GPL IS helping keeping your sources free at least in .at (and from your mails i see it's the same situation in .de).
1.) They cannot distribute software based on your source. 2.) They have to face the consequences. Means: Their work is gone, there Customers gone ... if it's like in .at their money is gone (better: its then yours) and their boss could be imprisoned. Use the law luke! 3.) You can make their day in saying: "Open your source or face the court".
Thomas
Joerg Schilling wrote:
While it _is_ possible to stop them to distribute the modified version in binary form, it is not possible to force them to undisclose their part of the source. So GPL gives no special help to enforce the freedom of the sources.
It is my understanding of the GPL, it keeps freedom for user receiving the binary to get the source from the people that gave them the binary if some part of it was GPLed.

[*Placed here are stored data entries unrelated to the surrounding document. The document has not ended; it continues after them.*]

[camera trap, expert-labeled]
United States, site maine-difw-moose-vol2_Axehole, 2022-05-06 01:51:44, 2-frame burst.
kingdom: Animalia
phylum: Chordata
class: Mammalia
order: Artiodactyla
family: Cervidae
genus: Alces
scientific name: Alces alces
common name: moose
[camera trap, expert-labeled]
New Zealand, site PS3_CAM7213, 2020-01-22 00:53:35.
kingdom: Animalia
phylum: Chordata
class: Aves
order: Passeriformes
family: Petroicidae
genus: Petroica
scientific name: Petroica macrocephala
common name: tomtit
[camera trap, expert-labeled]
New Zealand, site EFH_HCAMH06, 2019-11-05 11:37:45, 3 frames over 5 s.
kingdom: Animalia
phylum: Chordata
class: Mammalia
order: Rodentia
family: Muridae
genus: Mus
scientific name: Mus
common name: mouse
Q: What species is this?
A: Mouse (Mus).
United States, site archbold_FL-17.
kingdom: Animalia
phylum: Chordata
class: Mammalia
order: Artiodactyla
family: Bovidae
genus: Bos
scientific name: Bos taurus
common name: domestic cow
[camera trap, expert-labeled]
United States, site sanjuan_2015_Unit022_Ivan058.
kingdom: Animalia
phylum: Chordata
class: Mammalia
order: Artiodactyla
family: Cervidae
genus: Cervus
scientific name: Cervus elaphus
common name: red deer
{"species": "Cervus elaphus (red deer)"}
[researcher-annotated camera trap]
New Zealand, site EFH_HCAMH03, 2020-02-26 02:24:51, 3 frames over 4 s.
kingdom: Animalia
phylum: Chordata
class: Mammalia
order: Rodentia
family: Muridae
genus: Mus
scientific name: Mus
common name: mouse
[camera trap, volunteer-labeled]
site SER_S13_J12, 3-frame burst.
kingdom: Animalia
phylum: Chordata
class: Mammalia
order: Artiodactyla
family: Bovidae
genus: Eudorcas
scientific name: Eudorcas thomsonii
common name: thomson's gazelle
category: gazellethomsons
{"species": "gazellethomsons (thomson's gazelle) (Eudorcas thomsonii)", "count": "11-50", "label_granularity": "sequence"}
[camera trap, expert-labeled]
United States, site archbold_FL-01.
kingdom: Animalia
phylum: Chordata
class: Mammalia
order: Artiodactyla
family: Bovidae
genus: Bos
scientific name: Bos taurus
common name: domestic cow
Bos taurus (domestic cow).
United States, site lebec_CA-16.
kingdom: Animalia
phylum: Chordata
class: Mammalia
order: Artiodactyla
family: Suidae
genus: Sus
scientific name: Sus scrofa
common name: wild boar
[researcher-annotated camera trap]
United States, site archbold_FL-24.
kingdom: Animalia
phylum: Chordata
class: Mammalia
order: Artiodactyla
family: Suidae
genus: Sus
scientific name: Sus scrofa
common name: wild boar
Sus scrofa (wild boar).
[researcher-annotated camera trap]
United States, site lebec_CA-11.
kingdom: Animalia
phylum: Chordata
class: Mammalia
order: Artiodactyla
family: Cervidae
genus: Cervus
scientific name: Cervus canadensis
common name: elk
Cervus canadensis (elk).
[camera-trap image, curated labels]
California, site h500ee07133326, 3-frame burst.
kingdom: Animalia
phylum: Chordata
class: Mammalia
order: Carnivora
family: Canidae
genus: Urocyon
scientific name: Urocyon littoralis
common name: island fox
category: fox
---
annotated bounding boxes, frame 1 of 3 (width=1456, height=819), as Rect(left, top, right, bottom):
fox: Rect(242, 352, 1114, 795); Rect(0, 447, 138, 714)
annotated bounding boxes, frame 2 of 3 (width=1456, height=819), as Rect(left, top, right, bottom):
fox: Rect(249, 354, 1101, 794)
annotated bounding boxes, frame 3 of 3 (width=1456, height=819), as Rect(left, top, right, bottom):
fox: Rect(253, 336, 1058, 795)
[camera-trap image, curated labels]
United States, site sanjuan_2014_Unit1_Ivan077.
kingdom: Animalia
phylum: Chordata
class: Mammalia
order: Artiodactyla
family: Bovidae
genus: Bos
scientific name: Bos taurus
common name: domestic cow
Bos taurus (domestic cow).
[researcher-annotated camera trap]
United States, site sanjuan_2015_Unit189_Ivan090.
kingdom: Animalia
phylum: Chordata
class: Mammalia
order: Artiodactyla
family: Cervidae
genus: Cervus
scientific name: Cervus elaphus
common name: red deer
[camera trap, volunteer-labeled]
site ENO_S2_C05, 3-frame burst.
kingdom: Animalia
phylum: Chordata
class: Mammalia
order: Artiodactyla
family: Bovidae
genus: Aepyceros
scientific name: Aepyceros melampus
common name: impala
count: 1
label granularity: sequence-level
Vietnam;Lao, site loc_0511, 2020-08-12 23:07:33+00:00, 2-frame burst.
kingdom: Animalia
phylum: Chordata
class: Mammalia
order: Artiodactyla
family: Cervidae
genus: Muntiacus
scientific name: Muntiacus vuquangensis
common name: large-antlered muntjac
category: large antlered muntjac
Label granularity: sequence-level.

It does not prevent someone to take a GPL source, change/extend/merge it to produce a binary for his/her own use and never release their work to anyone as long as there is no distribution of the binary.
There are companies that port GCC to their own processor for their own use, such ports will never be made available, this is perfectly within the GPL granted rights and the FSF is well aware of this.
A license forcing anyone using your source to disclose all changes is against what I believe the FSF fights for.
If you're looking for a license forcing anyone editing one of your source to immediately send you the modified sources, I don't believe the GPL is the right one.
But anyway, we don't have enough context to judge what is the exact situation, I hope you'll find help and support from the German "logiciel libre" people.